──────── Supplied text ────────
[Tsv-art] Tsvart last call review of draft-ietf-detnet-architecture-08

Michael Scharf <michael.scharf@hs-esslingen.de> Fri, 28 September 2018 22:24 UTC

Return-Path: <michael.scharf@hs-esslingen.de>
X-Original-To: tsv-art@ietf.org
Delivered-To: tsv-art@ietfa.amsl.com
Received: from ietfa.amsl.com (localhost [IPv6:::1]) by ietfa.amsl.com (Postfix) with ESMTP id B250A130E7D; Fri, 28 Sep 2018 15:24:19 -0700 (PDT)
MIME-Version: 1.0
Content-Type: text/plain; charset="utf-8"
Content-Transfer-Encoding: 7bit
From: Michael Scharf <michael.scharf@hs-esslingen.de>
To: tsv-art@ietf.org
Cc: draft-ietf-detnet-architecture.all@ietf.org, detnet@ietf.org, ietf@ietf.org
X-Test-IDTracker: no
X-IETF-IDTracker: 6.84.0
Auto-Submitted: auto-generated
Precedence: bulk
Message-ID: <153817345967.27205.135001179751151278@ietfa.amsl.com>
Date: Fri, 28 Sep 2018 15:24:19 -0700
Archived-At: <https://mailarchive.ietf.org/arch/msg/tsv-art/PrhGhvCNYoAAbEBY8fc73dAfKIQ>
Subject: [Tsv-art] Tsvart last call review of draft-ietf-detnet-architecture-08
X-BeenThere: tsv-art@ietf.org
X-Mailman-Version: 2.1.29
List-Id: Transport Area Review Team <tsv-art.ietf.org>
List-Unsubscribe: <https://www.ietf.org/mailman/options/tsv-art>, <mailto:tsv-art-request@ietf.org?subject=unsubscribe>
List-Archive: <https://mailarchive.ietf.org/arch/browse/tsv-art/>
List-Post: <mailto:tsv-art@ietf.org>
List-Help: <mailto:tsv-art-request@ietf.org?subject=help>
List-Subscribe: <https://www.ietf.org/mailman/listinfo/tsv-art>, <mailto:tsv-art-request@ietf.org?subject=subscribe>
X-List-Received-Date: Fri, 28 Sep 2018 22:24:20 -0000

Reviewer: Michael Scharf
Review result: Ready with Issues

The document "Deterministic Networking Architecture"
(draft-ietf-detnet-architecture-08) defines an overall framework for
Deterministic Networking.

As TSV-ART reviewer, I believe that this document has issues as detailed below.
──────── Material provided ────────
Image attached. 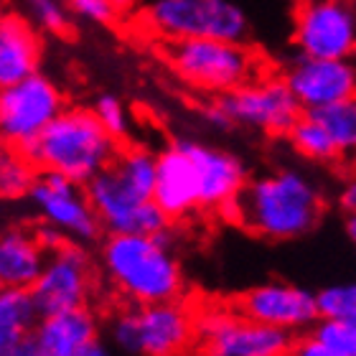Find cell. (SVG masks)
<instances>
[{"label": "cell", "mask_w": 356, "mask_h": 356, "mask_svg": "<svg viewBox=\"0 0 356 356\" xmlns=\"http://www.w3.org/2000/svg\"><path fill=\"white\" fill-rule=\"evenodd\" d=\"M64 3L74 15H79V18H84L89 23H99V26L112 23L115 15H118L112 0H64Z\"/></svg>", "instance_id": "obj_29"}, {"label": "cell", "mask_w": 356, "mask_h": 356, "mask_svg": "<svg viewBox=\"0 0 356 356\" xmlns=\"http://www.w3.org/2000/svg\"><path fill=\"white\" fill-rule=\"evenodd\" d=\"M112 6H115L118 13H125V10H133L138 6V0H112Z\"/></svg>", "instance_id": "obj_35"}, {"label": "cell", "mask_w": 356, "mask_h": 356, "mask_svg": "<svg viewBox=\"0 0 356 356\" xmlns=\"http://www.w3.org/2000/svg\"><path fill=\"white\" fill-rule=\"evenodd\" d=\"M247 318L280 328L288 334L311 331L318 323V296L313 290L288 280H270L254 285L237 300Z\"/></svg>", "instance_id": "obj_14"}, {"label": "cell", "mask_w": 356, "mask_h": 356, "mask_svg": "<svg viewBox=\"0 0 356 356\" xmlns=\"http://www.w3.org/2000/svg\"><path fill=\"white\" fill-rule=\"evenodd\" d=\"M92 112H95L97 118H99V122L107 127V133H112L118 140L127 138L133 122H130V112H127L125 102H122L120 97L104 92V95H99L95 102H92Z\"/></svg>", "instance_id": "obj_28"}, {"label": "cell", "mask_w": 356, "mask_h": 356, "mask_svg": "<svg viewBox=\"0 0 356 356\" xmlns=\"http://www.w3.org/2000/svg\"><path fill=\"white\" fill-rule=\"evenodd\" d=\"M38 171H54L87 186L118 158V138L92 107H67L41 138L21 150Z\"/></svg>", "instance_id": "obj_3"}, {"label": "cell", "mask_w": 356, "mask_h": 356, "mask_svg": "<svg viewBox=\"0 0 356 356\" xmlns=\"http://www.w3.org/2000/svg\"><path fill=\"white\" fill-rule=\"evenodd\" d=\"M87 196L107 234H163L171 227L156 199L127 184L112 165L89 181Z\"/></svg>", "instance_id": "obj_9"}, {"label": "cell", "mask_w": 356, "mask_h": 356, "mask_svg": "<svg viewBox=\"0 0 356 356\" xmlns=\"http://www.w3.org/2000/svg\"><path fill=\"white\" fill-rule=\"evenodd\" d=\"M288 140L300 156L308 158V161H316V163H328V161L339 158V150H336L328 130L313 118L311 112L300 115V120L288 133Z\"/></svg>", "instance_id": "obj_22"}, {"label": "cell", "mask_w": 356, "mask_h": 356, "mask_svg": "<svg viewBox=\"0 0 356 356\" xmlns=\"http://www.w3.org/2000/svg\"><path fill=\"white\" fill-rule=\"evenodd\" d=\"M92 288H95V267L89 252L84 245L64 242L49 250L44 270L33 282L31 296L36 300L38 313L49 316V313L84 308L92 298Z\"/></svg>", "instance_id": "obj_13"}, {"label": "cell", "mask_w": 356, "mask_h": 356, "mask_svg": "<svg viewBox=\"0 0 356 356\" xmlns=\"http://www.w3.org/2000/svg\"><path fill=\"white\" fill-rule=\"evenodd\" d=\"M216 99L227 110L234 127L267 135H288L303 115V107L282 76L252 79Z\"/></svg>", "instance_id": "obj_12"}, {"label": "cell", "mask_w": 356, "mask_h": 356, "mask_svg": "<svg viewBox=\"0 0 356 356\" xmlns=\"http://www.w3.org/2000/svg\"><path fill=\"white\" fill-rule=\"evenodd\" d=\"M163 59L186 87L211 97L234 92L242 84L257 79V56L245 41L219 38H184L165 41Z\"/></svg>", "instance_id": "obj_4"}, {"label": "cell", "mask_w": 356, "mask_h": 356, "mask_svg": "<svg viewBox=\"0 0 356 356\" xmlns=\"http://www.w3.org/2000/svg\"><path fill=\"white\" fill-rule=\"evenodd\" d=\"M0 356H44V351H41V346L36 343L33 336H26L21 341H15L13 346L0 351Z\"/></svg>", "instance_id": "obj_32"}, {"label": "cell", "mask_w": 356, "mask_h": 356, "mask_svg": "<svg viewBox=\"0 0 356 356\" xmlns=\"http://www.w3.org/2000/svg\"><path fill=\"white\" fill-rule=\"evenodd\" d=\"M38 168L21 150L6 148L0 156V196L6 201H26L31 186L36 184Z\"/></svg>", "instance_id": "obj_24"}, {"label": "cell", "mask_w": 356, "mask_h": 356, "mask_svg": "<svg viewBox=\"0 0 356 356\" xmlns=\"http://www.w3.org/2000/svg\"><path fill=\"white\" fill-rule=\"evenodd\" d=\"M282 79L288 82L303 112L323 110L328 104L356 97V61L313 59L298 54V59L288 64Z\"/></svg>", "instance_id": "obj_15"}, {"label": "cell", "mask_w": 356, "mask_h": 356, "mask_svg": "<svg viewBox=\"0 0 356 356\" xmlns=\"http://www.w3.org/2000/svg\"><path fill=\"white\" fill-rule=\"evenodd\" d=\"M143 23L163 41H245L250 36L247 13L234 0H150L143 8Z\"/></svg>", "instance_id": "obj_6"}, {"label": "cell", "mask_w": 356, "mask_h": 356, "mask_svg": "<svg viewBox=\"0 0 356 356\" xmlns=\"http://www.w3.org/2000/svg\"><path fill=\"white\" fill-rule=\"evenodd\" d=\"M311 115L328 130L339 156H356V97L313 110Z\"/></svg>", "instance_id": "obj_23"}, {"label": "cell", "mask_w": 356, "mask_h": 356, "mask_svg": "<svg viewBox=\"0 0 356 356\" xmlns=\"http://www.w3.org/2000/svg\"><path fill=\"white\" fill-rule=\"evenodd\" d=\"M311 334L323 341L326 346L336 349L343 356H356V323L354 321H336L318 318V323L311 328Z\"/></svg>", "instance_id": "obj_27"}, {"label": "cell", "mask_w": 356, "mask_h": 356, "mask_svg": "<svg viewBox=\"0 0 356 356\" xmlns=\"http://www.w3.org/2000/svg\"><path fill=\"white\" fill-rule=\"evenodd\" d=\"M41 313L31 288L0 290V351L33 334Z\"/></svg>", "instance_id": "obj_21"}, {"label": "cell", "mask_w": 356, "mask_h": 356, "mask_svg": "<svg viewBox=\"0 0 356 356\" xmlns=\"http://www.w3.org/2000/svg\"><path fill=\"white\" fill-rule=\"evenodd\" d=\"M227 214L257 237L293 242L316 229L323 216V196L300 168H275L250 178Z\"/></svg>", "instance_id": "obj_1"}, {"label": "cell", "mask_w": 356, "mask_h": 356, "mask_svg": "<svg viewBox=\"0 0 356 356\" xmlns=\"http://www.w3.org/2000/svg\"><path fill=\"white\" fill-rule=\"evenodd\" d=\"M87 356H118V351L112 349V346H104V343H97L95 349L89 351Z\"/></svg>", "instance_id": "obj_34"}, {"label": "cell", "mask_w": 356, "mask_h": 356, "mask_svg": "<svg viewBox=\"0 0 356 356\" xmlns=\"http://www.w3.org/2000/svg\"><path fill=\"white\" fill-rule=\"evenodd\" d=\"M26 207L33 211L38 224H46L67 242L89 245L99 234V219L87 196V186L54 171H38L36 184L26 196Z\"/></svg>", "instance_id": "obj_8"}, {"label": "cell", "mask_w": 356, "mask_h": 356, "mask_svg": "<svg viewBox=\"0 0 356 356\" xmlns=\"http://www.w3.org/2000/svg\"><path fill=\"white\" fill-rule=\"evenodd\" d=\"M33 339L44 356H87L99 343V321L87 305L41 316Z\"/></svg>", "instance_id": "obj_18"}, {"label": "cell", "mask_w": 356, "mask_h": 356, "mask_svg": "<svg viewBox=\"0 0 356 356\" xmlns=\"http://www.w3.org/2000/svg\"><path fill=\"white\" fill-rule=\"evenodd\" d=\"M316 296H318L321 318L354 321L356 323V280H343V282H334V285H326Z\"/></svg>", "instance_id": "obj_26"}, {"label": "cell", "mask_w": 356, "mask_h": 356, "mask_svg": "<svg viewBox=\"0 0 356 356\" xmlns=\"http://www.w3.org/2000/svg\"><path fill=\"white\" fill-rule=\"evenodd\" d=\"M104 275L130 305L178 300L184 270L163 234H107L102 242Z\"/></svg>", "instance_id": "obj_2"}, {"label": "cell", "mask_w": 356, "mask_h": 356, "mask_svg": "<svg viewBox=\"0 0 356 356\" xmlns=\"http://www.w3.org/2000/svg\"><path fill=\"white\" fill-rule=\"evenodd\" d=\"M288 356H343V354H339L336 349H331V346H326L323 341H318L313 334H308L293 341V349H290Z\"/></svg>", "instance_id": "obj_30"}, {"label": "cell", "mask_w": 356, "mask_h": 356, "mask_svg": "<svg viewBox=\"0 0 356 356\" xmlns=\"http://www.w3.org/2000/svg\"><path fill=\"white\" fill-rule=\"evenodd\" d=\"M201 118H204V122H207L211 130H219V133H227V130L234 127L232 125L229 115H227V110L219 104V99H214L211 104H207V107L201 110Z\"/></svg>", "instance_id": "obj_31"}, {"label": "cell", "mask_w": 356, "mask_h": 356, "mask_svg": "<svg viewBox=\"0 0 356 356\" xmlns=\"http://www.w3.org/2000/svg\"><path fill=\"white\" fill-rule=\"evenodd\" d=\"M41 61V38L33 23L18 10L0 18V87L36 74Z\"/></svg>", "instance_id": "obj_19"}, {"label": "cell", "mask_w": 356, "mask_h": 356, "mask_svg": "<svg viewBox=\"0 0 356 356\" xmlns=\"http://www.w3.org/2000/svg\"><path fill=\"white\" fill-rule=\"evenodd\" d=\"M293 46L313 59H354L356 10L349 0H303L293 18Z\"/></svg>", "instance_id": "obj_11"}, {"label": "cell", "mask_w": 356, "mask_h": 356, "mask_svg": "<svg viewBox=\"0 0 356 356\" xmlns=\"http://www.w3.org/2000/svg\"><path fill=\"white\" fill-rule=\"evenodd\" d=\"M156 204L163 214L176 222L191 211H199V193H196V176L193 161L186 150L184 138L173 140L158 153V181H156Z\"/></svg>", "instance_id": "obj_17"}, {"label": "cell", "mask_w": 356, "mask_h": 356, "mask_svg": "<svg viewBox=\"0 0 356 356\" xmlns=\"http://www.w3.org/2000/svg\"><path fill=\"white\" fill-rule=\"evenodd\" d=\"M186 150L193 161L196 193H199V211H229L247 186V165L232 150L219 145H209L201 140L184 138Z\"/></svg>", "instance_id": "obj_16"}, {"label": "cell", "mask_w": 356, "mask_h": 356, "mask_svg": "<svg viewBox=\"0 0 356 356\" xmlns=\"http://www.w3.org/2000/svg\"><path fill=\"white\" fill-rule=\"evenodd\" d=\"M196 336V316L184 303L130 305L107 321V341L120 356H178Z\"/></svg>", "instance_id": "obj_5"}, {"label": "cell", "mask_w": 356, "mask_h": 356, "mask_svg": "<svg viewBox=\"0 0 356 356\" xmlns=\"http://www.w3.org/2000/svg\"><path fill=\"white\" fill-rule=\"evenodd\" d=\"M343 227H346V237H349L351 245L356 247V211H354V214H346V222H343Z\"/></svg>", "instance_id": "obj_33"}, {"label": "cell", "mask_w": 356, "mask_h": 356, "mask_svg": "<svg viewBox=\"0 0 356 356\" xmlns=\"http://www.w3.org/2000/svg\"><path fill=\"white\" fill-rule=\"evenodd\" d=\"M64 107L61 89L46 74L26 76L0 87V138L10 150H26L59 118Z\"/></svg>", "instance_id": "obj_7"}, {"label": "cell", "mask_w": 356, "mask_h": 356, "mask_svg": "<svg viewBox=\"0 0 356 356\" xmlns=\"http://www.w3.org/2000/svg\"><path fill=\"white\" fill-rule=\"evenodd\" d=\"M46 250L36 229L13 224L0 237V285L3 288H33L44 270Z\"/></svg>", "instance_id": "obj_20"}, {"label": "cell", "mask_w": 356, "mask_h": 356, "mask_svg": "<svg viewBox=\"0 0 356 356\" xmlns=\"http://www.w3.org/2000/svg\"><path fill=\"white\" fill-rule=\"evenodd\" d=\"M196 339L207 356H288L293 334L247 318L229 308H207L196 316Z\"/></svg>", "instance_id": "obj_10"}, {"label": "cell", "mask_w": 356, "mask_h": 356, "mask_svg": "<svg viewBox=\"0 0 356 356\" xmlns=\"http://www.w3.org/2000/svg\"><path fill=\"white\" fill-rule=\"evenodd\" d=\"M18 13L26 15L38 31L51 33V36H64L72 29L69 21V6L64 0H15Z\"/></svg>", "instance_id": "obj_25"}]
</instances>
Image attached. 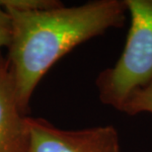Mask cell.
I'll return each instance as SVG.
<instances>
[{
	"label": "cell",
	"mask_w": 152,
	"mask_h": 152,
	"mask_svg": "<svg viewBox=\"0 0 152 152\" xmlns=\"http://www.w3.org/2000/svg\"><path fill=\"white\" fill-rule=\"evenodd\" d=\"M121 111L129 115L142 112L152 114V80L144 87L133 92L123 105Z\"/></svg>",
	"instance_id": "cell-5"
},
{
	"label": "cell",
	"mask_w": 152,
	"mask_h": 152,
	"mask_svg": "<svg viewBox=\"0 0 152 152\" xmlns=\"http://www.w3.org/2000/svg\"><path fill=\"white\" fill-rule=\"evenodd\" d=\"M0 6L21 10H44L59 7L62 4L54 0H0Z\"/></svg>",
	"instance_id": "cell-6"
},
{
	"label": "cell",
	"mask_w": 152,
	"mask_h": 152,
	"mask_svg": "<svg viewBox=\"0 0 152 152\" xmlns=\"http://www.w3.org/2000/svg\"><path fill=\"white\" fill-rule=\"evenodd\" d=\"M28 120L18 103L8 60L0 53V152H30Z\"/></svg>",
	"instance_id": "cell-4"
},
{
	"label": "cell",
	"mask_w": 152,
	"mask_h": 152,
	"mask_svg": "<svg viewBox=\"0 0 152 152\" xmlns=\"http://www.w3.org/2000/svg\"><path fill=\"white\" fill-rule=\"evenodd\" d=\"M130 28L114 67L96 80L102 103L121 111L127 98L152 80V0H126Z\"/></svg>",
	"instance_id": "cell-2"
},
{
	"label": "cell",
	"mask_w": 152,
	"mask_h": 152,
	"mask_svg": "<svg viewBox=\"0 0 152 152\" xmlns=\"http://www.w3.org/2000/svg\"><path fill=\"white\" fill-rule=\"evenodd\" d=\"M30 152H121L114 126L65 130L44 118L28 120Z\"/></svg>",
	"instance_id": "cell-3"
},
{
	"label": "cell",
	"mask_w": 152,
	"mask_h": 152,
	"mask_svg": "<svg viewBox=\"0 0 152 152\" xmlns=\"http://www.w3.org/2000/svg\"><path fill=\"white\" fill-rule=\"evenodd\" d=\"M12 41V23L8 12L0 6V50L9 48Z\"/></svg>",
	"instance_id": "cell-7"
},
{
	"label": "cell",
	"mask_w": 152,
	"mask_h": 152,
	"mask_svg": "<svg viewBox=\"0 0 152 152\" xmlns=\"http://www.w3.org/2000/svg\"><path fill=\"white\" fill-rule=\"evenodd\" d=\"M2 8L11 18L7 60L18 103L26 114L36 87L51 66L82 42L111 28L123 27L127 11L126 2L121 0L44 10Z\"/></svg>",
	"instance_id": "cell-1"
}]
</instances>
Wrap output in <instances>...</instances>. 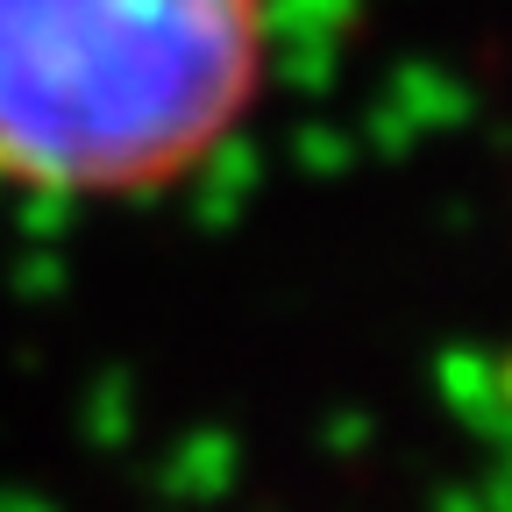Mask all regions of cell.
<instances>
[{"instance_id":"1","label":"cell","mask_w":512,"mask_h":512,"mask_svg":"<svg viewBox=\"0 0 512 512\" xmlns=\"http://www.w3.org/2000/svg\"><path fill=\"white\" fill-rule=\"evenodd\" d=\"M278 0H0V185L157 200L264 114Z\"/></svg>"}]
</instances>
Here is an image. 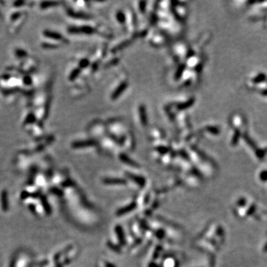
────────
_Required actions:_
A) Answer these questions from the review message:
(i) Who is named as the reviewer?
(ii) What review result is given?
(iii) What address is the message sent to?
B) Resume the review message on the Deterministic Networking Architecture draft, starting right after its last sentence.
These rows were drawn from a separate source.

_Answer list:_
A)
(i) Michael Scharf
(ii) Ready with Issues
(iii) tsv-art@ietf.org

B)
Michael

Major issues:

* It seems that DetNet cannot easily be deployed in the Internet without
additional means. Thus, for a baseline document, one could expect some
explanation on the requirements of deploying DetNet in a network. DetNet
basically requires support in (almost) all network devices transporting DetNet
traffic. That assumption should be explicitly spelt out early in the document,
e.g., in the introduction. There also needs to be an explicit discussion of the
implications if not the whole network is aware of or supports DetNet. There is
some text in Section 4.2.2 and Section 4.3.3, but I believe additional explicit
discussion is needed at a prominant place. For instance, can use of DetNet do
harm to parts of a network not supporting DetNet? As a side note, when TCPM
published RFC 8257, the following disclaimer was added: "DCTCP, as described in
this specification, is applicable to deployments in controlled environments
like data centers, but it must not be deployed over the public Internet without
additional measures." I wonder if a similar disclaimer is needed for DetNet. If
there is an implicit assumption that DetNet will  be used in homogenous
environments with mostly DetNet-aware devices within the same organization,
such an assumption should be made explicit.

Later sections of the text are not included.